5-3-2. Outer product approximation

(1) Regression

  • error function (SSE) : \(E=\frac{1}{2} \sum_{n=1}^{N}\left(y_{n}-t_{n}\right)^{2}\)

  • Hessian matrix : \(\mathbf{H}=\nabla \nabla E=\sum_{n=1}^{N} \nabla y_{n} \nabla y_{n}+\sum_{n=1}^{N}\left(y_{n}-t_{n}\right) \nabla \nabla y_{n}\)

  • if \(y_n\) and \(t_n\) are close, second term ( = \(\sum_{n=1}^{N}\left(y_{n}-t_{n}\right) \nabla \nabla y_{n}\) ) is small

    \(\rightarrow\) neglect the second term

    \(\rightarrow\) \(\mathbf{H} \simeq \sum^{N}_{n=1} \mathbf{b}_{n} \mathbf{b}_{n}^{\mathrm{T}}\) , where \(\mathbf{b}_{n}=\nabla y_{n}=\nabla a_{n}\)

    ( called “Levenberg-Marquardt approximation”, or “outer product approximation”)

(2) Classification

  • error function (cross-entropy)

  • Hessian matrix

    \(\rightarrow\) neglect the second term

    \(\rightarrow\) \(\mathbf{H} \simeq \sum_{n=1}^{N} y_{n}\left(1-y_{n}\right) \mathbf{b}_{n} \mathbf{b}_{n}^{\mathrm{T}}\), where \(\mathbf{b}_{n}=\nabla y_{n}=\nabla a_{n}\)

5-3-3. Inverse Hessian

use outer-product approximation, to efficiently calculate inverse of Hessian!

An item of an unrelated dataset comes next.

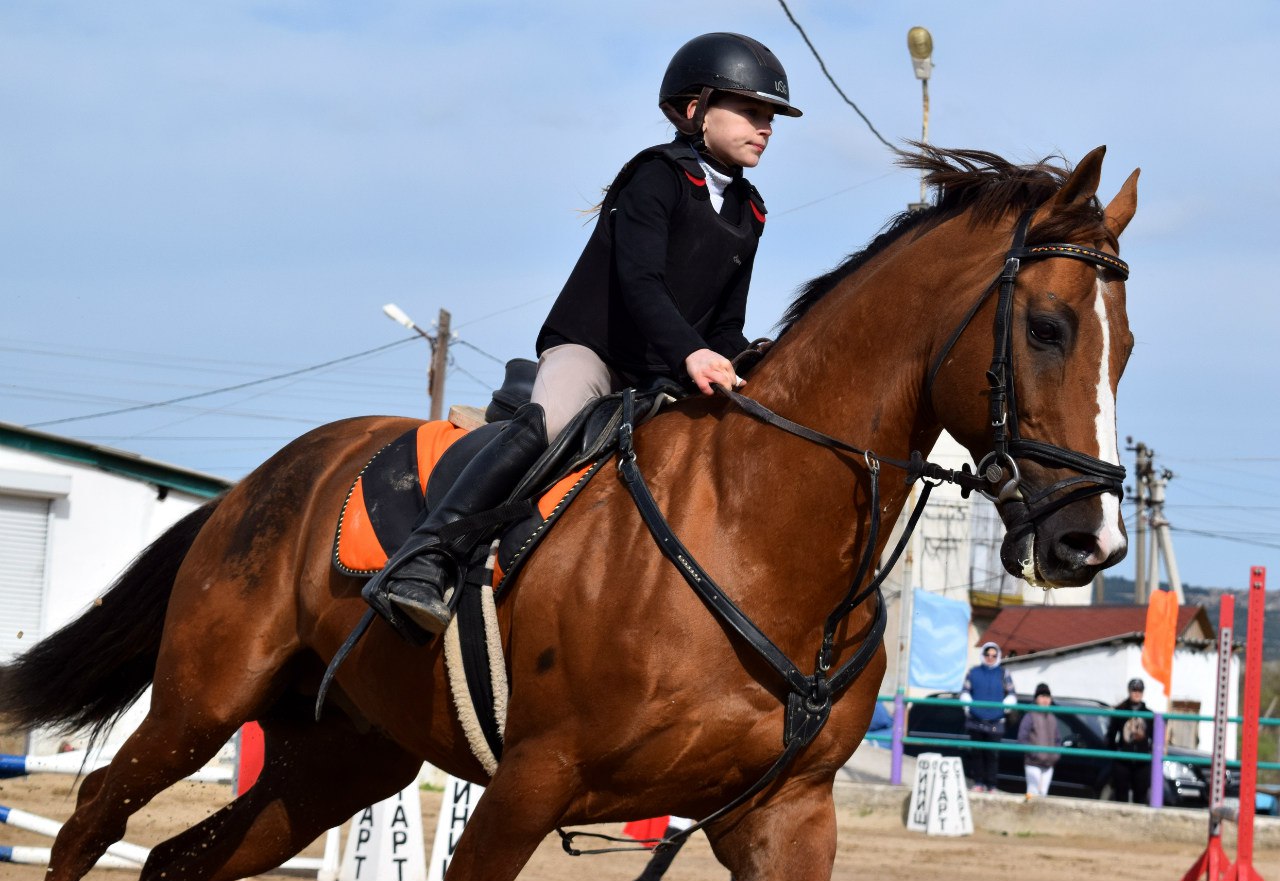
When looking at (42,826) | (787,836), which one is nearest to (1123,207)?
(787,836)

first, outer product approximation : \(\mathbf{H}_{N}=\sum^{N} \mathbf{b}_{n} \mathbf{b}_{n}^{\mathrm{T}}\)

first \(L\) data points, add \(L+1^{th}\) data : \(\mathbf{H}_{L+1}=\mathbf{H}_{L}+\mathbf{b}_{L+1} \mathbf{b}_{L+1}^{\mathrm{T}}\)

then, its inverse will be \(\mathbf{H}_{L+1}^{-1}=\mathbf{H}_{L}^{-1}-\frac{\mathbf{H}_{L}^{-1} \mathbf{b}_{L+1} \mathbf{b}_{L+1}^{\mathrm{T}} \mathbf{H}_{L}^{-1}}{1+\mathbf{b}_{L+1}^{\mathrm{T}} \mathbf{H}_{L}^{-1} \mathbf{b}_{L+1}}\)

5-3-4. Finite differences

we can find second derivatives by using finite differences!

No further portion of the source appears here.